Emmanuel, 36 anni, è morto nel pomeriggio di mercoledi 6 luglio: era stato picchiato da un ultras della fermana, noto da tempo alle forze dell’ordine come militante neofascista.

Ridotto in coma irreversibile da due uomini italiani: la vittima si chiama Emmanuel, è un uomo nigeriano di 36 anni ed è stato brutalmente picchiato ieri a Fermo, nelle Marche, a poche centinaia di metri dal seminario arcivescovile della città, di cui era ospite. Il 36enne stava raggiungendo il centro della città insieme a sua moglie Chimiary, anch’essa malmenata ma fortunatamente non in pericolo di vita. Entrambi erano ospiti di un progetto di accoglienza gestito dalla Fondazione Caritas di don Vinicio Albanesi: erano stati accolti a Fermo dopo esser fuggiti a Boko Haram, aver attraversato il Niger e superato le violenze della Libia. Sopravvissuto alle torture e alle persecuzioni, Emmanuel è stato ridotto in coma in Italia.

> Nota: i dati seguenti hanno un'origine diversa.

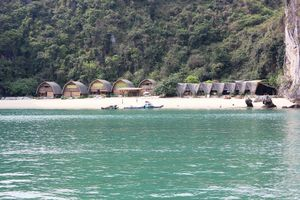 Hải Phòng: Cần xử lý nghiêm các công trình sai phạm trên vịnh Lan Hạ
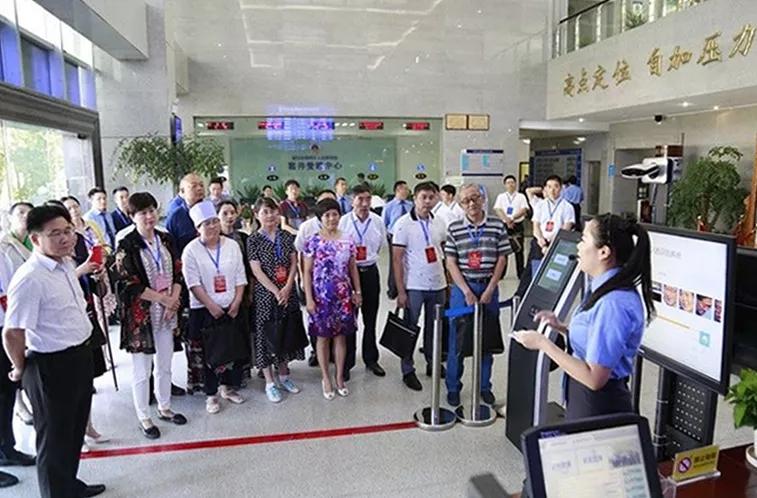 最高检邀请湖北、宁夏团部分全国人大代表视察贵州检察工作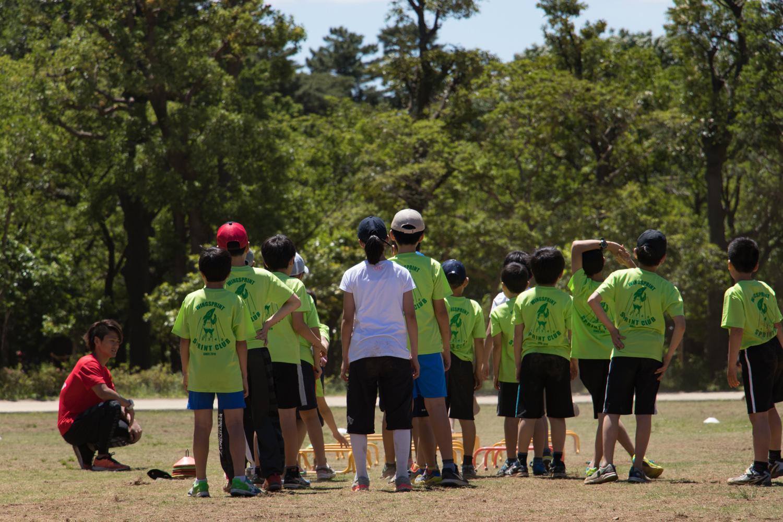 足が速くなるだけではありません。いろいろなスポーツに役立つ基礎能力を養うことができます。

Gli aggressori – ancora a piede libero – sono stati riconosciuti come vicini agli ambienti fascistoidi che ruotano intorno alla curva della Fermana. A.M., quello che avrebbe colpito Emmanuel con il cartello stradale, ha un Daspo che da quattro anni gli vieta di entrare allo stadio. Le indagini sono ancora in corso e dopo la morte del 36enne il reato da aggressione per gli iqnurenti è diventato omicidio.

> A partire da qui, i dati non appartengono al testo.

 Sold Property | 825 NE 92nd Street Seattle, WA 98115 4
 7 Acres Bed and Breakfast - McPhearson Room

Don Vinicio Albanesi della Comunità di Capodarco non ha paura a schierarsi: «Mi costituirò parte civile come presidente della Fondazione Caritas in Veritate alla quale i due erano stati affidati. Noi comunque non invochiamo vendetta: chi ha commesso l’aggressione ha sì rovinato la vita del ragazzo e della sua compagna, ma anche la propria e quella della propria famiglia. L’odio porta solo odio».  “Chimiary è molto agitata  ha chiesto di rivederlo, nell’attesa è svenuta. Dicono una crisi di nervi. Ci hanno chiesto l’espianto degli organi. E’ da valutare perché non ci sono documenti e familiari che possono dare il consenso se non la sua compagna”. conclude Don Vinicio Albanesi

Emmanuel sarà sepolto al cimitero di Capodarco, sempre per intercessione della fondazione di don Albanesi.

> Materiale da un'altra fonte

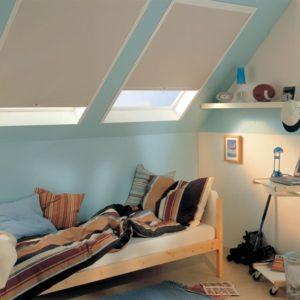 Dieses Bild zeig ein Dachfensterollo der Firma Cortina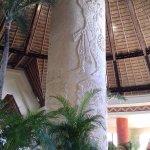 Increíble mampara de estilo maya en el Lobby Tulum.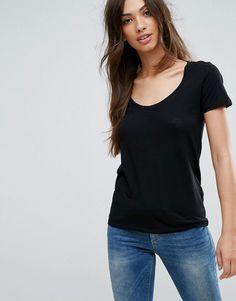 NEW LOOK SCOOP NECK TEE - BLACK. #newlook #cloth #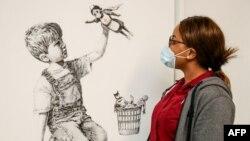 حراجی کریستی میگوید که قیمت پرداخت شده برای این نقاشی یک رکورد جهانی برای بنکسی محسوب میشود.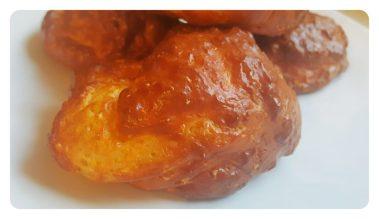 Nährwertangaben gesamte Portion Apfelpfannkuchen*: Kalorien: 274, Fett: 11,02 g, Kohlenhydrate: 11,66 g, Eiweiß: 31,95 g *Alle Nährwertangaben von mir selbst auf Basis der angegebenen Lebensmittel recherchiert. Die Angaben sind ohne Gewähr. Fehler oder Abweichungen können nicht ausgeschlossen werden.
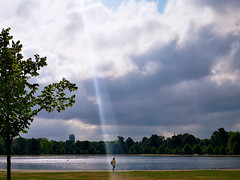 Morning Walk. Hyde Park. London. (dagboshoots) Tags: outdoor day walk travel morning sunshine summer london hydepark pond cloud blue sky p20pro huaweip20pro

Emmanuel e Chimiary si erano sposati in Italia 5 mesi fa

Cinque mesi fa Emmanuel e Chimiary erano stati informalmente sposati proprio da don Vinicio Albanesi presso una chiesa della cittadina marchigiana: per i due era stato il coronamento di un sogno, dal momento che avrebbero voluto convolare a nozze proprio in Nigeria prima che le violenze e le persecuzioni li costringessero a fuggire. I due decisero di sobbarcarsi la traversata anche perché in attesa di un figlio: desiderosi di garantirgli un futuro migliore si misero in cammino, ma le cose non andarono come speravano. Chimiary, come raccontò mesi fa l’agenzia stampa Redattore Sociale, perderà il bambino proprio a causa delle percosse subite in uno di quei lager dove i migranti sono costretti a restare alla mercé di aguzzini senza scrupoli.

Le modalità dell’aggressione: Emmanuel picchiato con un palo e preso a calci quando era a terra

Emmanuel e Chimiary erano da poco usciti dal seminario e, nel pomeriggio di ieri, si stavano recando verso il centro di Fermo per acquistare una crema idratante: la coppia si è imbattuta in due italiani, già noti alle forze dell’ordine per la loro appartenenza alla tifoseria della fermana e ad ambienti dell’estrema destra. Secondo la ricostruzione della donna, uno dei due avrebbe iniziato a insultarla con epiteti razzisti arrivando anche a strattonarla e suscitando la reazione di Emmanuel. Ne sarebbe scaturita una rissa: uno dei due aggressori ha estratto con un palo della segnaletica estradale e l’ha usato per colpire Emmanuel alla testa. Una volta a terra, sempre secondo il racconto di Chimiary, il compagno sarebbe stato colpito ripetutamente. Soccorso dai vigili e da un’ambulanza le condizioni del 36enne nigeriano sono apparse subito disperate.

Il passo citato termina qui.